Je chassai son image de mon esprit, ne voulant pas penser à elle, ni la revoir… jamais !

Non, ce n’est pas ce que je voulais dire. Je désirais surtout échapper à son regard inquisiteur qui cherchait à lire dans mes pensées les plus secrètes et reflétait l’anxiété qui ne la quittait jamais. Je m’imposai un effort pour ne plus penser à elle.

Je ne me souviens même plus combien de temps je restai aux États-Unis. Une suite de jours interminables, durant lesquels je me sentais surveillé par des gens aux sourires faux. Chaque matin, je me disais : « Il faut en passer par là et tenir jusqu’au bout. Après cela… » L’avenir était contenu dans ces deux mots auxquels je me cramponnais.

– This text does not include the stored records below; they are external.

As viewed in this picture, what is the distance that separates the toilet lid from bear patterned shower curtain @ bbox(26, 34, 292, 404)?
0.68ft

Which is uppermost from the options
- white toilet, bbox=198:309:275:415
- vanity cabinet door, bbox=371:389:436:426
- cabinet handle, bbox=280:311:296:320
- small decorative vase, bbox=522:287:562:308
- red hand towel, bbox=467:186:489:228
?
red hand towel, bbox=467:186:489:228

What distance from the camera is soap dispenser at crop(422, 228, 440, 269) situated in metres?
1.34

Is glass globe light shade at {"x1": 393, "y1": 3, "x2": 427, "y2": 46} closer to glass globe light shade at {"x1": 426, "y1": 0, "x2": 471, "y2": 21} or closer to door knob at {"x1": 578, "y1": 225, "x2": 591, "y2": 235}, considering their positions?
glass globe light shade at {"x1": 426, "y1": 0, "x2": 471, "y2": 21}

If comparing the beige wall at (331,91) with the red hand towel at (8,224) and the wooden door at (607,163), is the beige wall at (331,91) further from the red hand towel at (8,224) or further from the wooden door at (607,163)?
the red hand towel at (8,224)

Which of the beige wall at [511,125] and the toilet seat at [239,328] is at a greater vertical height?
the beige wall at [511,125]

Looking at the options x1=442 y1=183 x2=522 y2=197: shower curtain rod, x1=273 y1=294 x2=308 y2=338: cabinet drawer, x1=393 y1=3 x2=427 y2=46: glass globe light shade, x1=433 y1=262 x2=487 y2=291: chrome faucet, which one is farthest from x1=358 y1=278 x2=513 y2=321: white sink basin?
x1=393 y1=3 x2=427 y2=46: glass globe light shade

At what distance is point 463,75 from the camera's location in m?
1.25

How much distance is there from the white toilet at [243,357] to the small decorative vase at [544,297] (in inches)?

En apparence, tout le monde se montra charmant envers moi. J’étais riche, vous comprenez. Par suite du testament de ma femme je me trouvais à la tête d’une immense fortune, investie dans des placements auxquels je ne comprenais toujours rien. Ces chiffres colossaux que ma simple signature mettait à ma portée, menaient dans ma tête une ronde affolante.

Je me rappelle le long entretien que j’eus avec Andrew Lippincott, la veille de mon départ.

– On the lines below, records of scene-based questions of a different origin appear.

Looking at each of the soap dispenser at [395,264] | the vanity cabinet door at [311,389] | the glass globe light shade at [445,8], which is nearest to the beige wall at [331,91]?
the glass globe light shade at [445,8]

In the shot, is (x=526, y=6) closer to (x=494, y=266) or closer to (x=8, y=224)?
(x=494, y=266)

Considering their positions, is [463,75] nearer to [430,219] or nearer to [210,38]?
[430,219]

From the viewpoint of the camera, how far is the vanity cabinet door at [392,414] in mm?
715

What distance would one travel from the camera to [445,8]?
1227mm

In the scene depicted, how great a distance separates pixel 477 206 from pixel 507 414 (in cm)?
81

Je lui annonçais mon intention de retirer la gérance de mes biens à Stanford Lloyd. Il en marqua de l’étonnement.

— J’imagine que vous avez de bonnes raisons pour agir de la sorte ?

— J’ai seulement l’idée qu’il est un escroc.

— Dans ce cas…

— Voulez-vous vous charger d’administrer mes biens à sa place ?

— Avec plaisir, et je puis vous assurer que vous n’aurez jamais à vous plaindre de ma gestion.

Je signai donc les papiers nécessaires. Au moment de prendre congé, Lippincott me demanda de quelle façon je comptais regagner l’Angleterre.

— En bateau. J’aspire à un peu de solitude pour réfléchir. Un voyage en mer me fera du bien.

— Où comptez-vous vous installer ?

— Au « Champ du Gitan ».

— Ah… Je me figurais que vous vous déferiez de cette propriété.

— Non ! — Je criai presque, tant j’étais énervé. Comment lui faire comprendre que le « Champ du Gitan » avait longtemps servi de décor à mes rêves d’adolescent et que, désormais, je ne m’en séparerais plus ?

— Quelqu’un s’en occupe-t-il durant votre absence ?

— Greta Andersen.

— Ah…

J’aurais voulu deviner ce que ce « Ah… » signifiait. Lippincott n’aimait pas Greta et je n’y pouvais rien.

Un lourd silence s’établit entre nous. Il m’était impossible de partir en laissant les choses dans le vague.